Type of Culminating Activity


Degree Title

Master of Science in Computer Science


Computer Science

Major Advisor

Inanc Senocak


Amit Jain


Timothy Barth


Today’s Graphics Processor Units (GPU) are powerful computation platforms used not only for graphic rendering but also for multi-purpose computation. Now reaching a teraflops of peak performance and over a 100 GB/sec of bandwidth, GPUs outperform the latest CPUs and provide a new high-performance computing platform. New languages such as CUDA and Brook+ allow developers to target the programmable unit of the GPUs without a graphics programming background. Scientists and engineers in various fields have started benefiting from the last generations of GPUs. In this thesis, the implementation of a Navier-Stokes solver for incompressible flow around urban-like domains is presented. Transport and dispersion of contaminants in urban environments is an area of intense research.

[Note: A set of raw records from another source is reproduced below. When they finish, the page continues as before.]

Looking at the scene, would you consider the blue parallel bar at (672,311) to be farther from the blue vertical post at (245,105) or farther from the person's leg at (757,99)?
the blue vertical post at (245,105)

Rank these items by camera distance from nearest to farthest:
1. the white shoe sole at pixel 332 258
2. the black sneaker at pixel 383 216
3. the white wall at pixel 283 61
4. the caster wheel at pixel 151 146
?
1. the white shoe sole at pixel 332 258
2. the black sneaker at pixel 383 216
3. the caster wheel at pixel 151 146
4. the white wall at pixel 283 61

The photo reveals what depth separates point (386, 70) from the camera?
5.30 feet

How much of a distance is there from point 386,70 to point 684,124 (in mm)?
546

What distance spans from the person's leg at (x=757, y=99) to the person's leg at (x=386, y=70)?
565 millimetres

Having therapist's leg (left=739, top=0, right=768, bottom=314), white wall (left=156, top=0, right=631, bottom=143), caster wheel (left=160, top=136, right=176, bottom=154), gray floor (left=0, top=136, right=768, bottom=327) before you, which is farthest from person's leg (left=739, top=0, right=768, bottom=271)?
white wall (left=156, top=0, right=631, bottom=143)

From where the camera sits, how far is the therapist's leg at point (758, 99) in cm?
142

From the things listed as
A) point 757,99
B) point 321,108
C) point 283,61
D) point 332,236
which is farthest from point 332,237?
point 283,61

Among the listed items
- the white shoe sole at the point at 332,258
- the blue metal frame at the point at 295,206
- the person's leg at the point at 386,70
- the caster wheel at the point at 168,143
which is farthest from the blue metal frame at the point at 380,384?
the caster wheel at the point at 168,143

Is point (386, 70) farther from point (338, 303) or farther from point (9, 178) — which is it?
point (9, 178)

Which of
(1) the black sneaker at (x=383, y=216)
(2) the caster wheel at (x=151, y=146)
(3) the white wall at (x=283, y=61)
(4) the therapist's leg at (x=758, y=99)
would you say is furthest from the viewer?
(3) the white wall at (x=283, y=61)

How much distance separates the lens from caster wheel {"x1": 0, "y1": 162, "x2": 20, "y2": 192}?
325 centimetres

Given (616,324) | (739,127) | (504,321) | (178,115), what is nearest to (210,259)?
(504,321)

The computational fluid dynamic (CFD) models necessary to provide realistic simulations require heavy computation, usually only possible on CPU clusters. This thesis presents the base for an urban dispersion model implementation on desktop platforms, using one or multiple GPUs as coprocessors. The governing equations implemented for this thesis are common to many problems in CFD where flow motion is involved. Using a single Tesla C870 GPU card, the CUDA implementation of the lid-driven cavity problem runs 33 times faster than a serial C code running on a single core of an AMD Opteron 2.4GHz processor. A speedup of 100 was reached by associating the Tesla S870 quad-GPU system to a quad-core CPU machine. Computations for both GPU and CPU are single precision. A more complex application including obstacle capability was developed to model building effects in the domain. Using the quad-GPU system, the flow-field in a domain of 1.28 km × 1.28 km × 320 m was computed. A low Reynolds number flow-field projection of 22 minutes (1000 time steps) could be simulated in 3 minutes. Results show that an urban dispersion is feasible on this type of platform and that models can be run within minutes to provide emergency responses. More generally, it shows that complex CFD problems can benefit from multi-GPU desktop architectures.